• _Materials provided_:

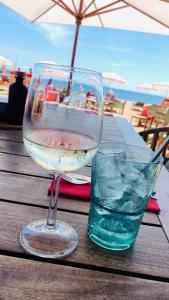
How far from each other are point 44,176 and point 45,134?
0.93 feet

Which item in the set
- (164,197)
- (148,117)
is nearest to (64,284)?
(164,197)

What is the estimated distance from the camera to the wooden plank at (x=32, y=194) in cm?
58

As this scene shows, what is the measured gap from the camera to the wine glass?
434 millimetres

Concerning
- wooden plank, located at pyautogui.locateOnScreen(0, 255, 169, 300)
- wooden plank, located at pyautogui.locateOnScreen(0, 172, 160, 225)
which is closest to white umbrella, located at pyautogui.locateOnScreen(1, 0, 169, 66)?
wooden plank, located at pyautogui.locateOnScreen(0, 172, 160, 225)

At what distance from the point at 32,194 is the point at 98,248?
0.21 m

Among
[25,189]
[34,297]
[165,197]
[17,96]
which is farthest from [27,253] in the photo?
[17,96]

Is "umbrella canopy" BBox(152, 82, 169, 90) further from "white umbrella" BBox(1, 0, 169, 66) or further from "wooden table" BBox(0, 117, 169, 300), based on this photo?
"wooden table" BBox(0, 117, 169, 300)

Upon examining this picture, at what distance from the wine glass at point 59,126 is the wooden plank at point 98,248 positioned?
18 millimetres

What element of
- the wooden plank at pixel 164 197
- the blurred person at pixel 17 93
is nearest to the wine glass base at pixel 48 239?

• _Exercise aim_: Put the rows above into a numbered list, leaving out blank lines and the pictures.

• _Expected answer_:
1. How far from each other are point 44,176 and point 45,134?
2. 0.93 feet
3. Which item in the set
4. - (164,197)
5. - (148,117)
6. is nearest to (64,284)?
7. (164,197)
8. What is the estimated distance from the camera to the wooden plank at (x=32, y=194) in cm?
9. 58
10. As this scene shows, what is the measured gap from the camera to the wine glass?
11. 434 millimetres
12. Concerning
13. - wooden plank, located at pyautogui.locateOnScreen(0, 255, 169, 300)
14. - wooden plank, located at pyautogui.locateOnScreen(0, 172, 160, 225)
15. which is closest to white umbrella, located at pyautogui.locateOnScreen(1, 0, 169, 66)?
16. wooden plank, located at pyautogui.locateOnScreen(0, 172, 160, 225)
17. At what distance from the point at 32,194 is the point at 98,248?
18. 0.21 m
19. Among
20. [25,189]
21. [34,297]
22. [165,197]
23. [17,96]
24. which is farthest from [27,253] in the photo?
25. [17,96]
26. Is "umbrella canopy" BBox(152, 82, 169, 90) further from "white umbrella" BBox(1, 0, 169, 66) or further from "wooden table" BBox(0, 117, 169, 300), based on this photo?
27. "wooden table" BBox(0, 117, 169, 300)
28. Upon examining this picture, at what distance from the wine glass at point 59,126 is the wooden plank at point 98,248 positioned?
29. 18 millimetres
30. What element of
31. - the wooden plank at pixel 164 197
32. - the blurred person at pixel 17 93
33. is nearest to the wine glass base at pixel 48 239?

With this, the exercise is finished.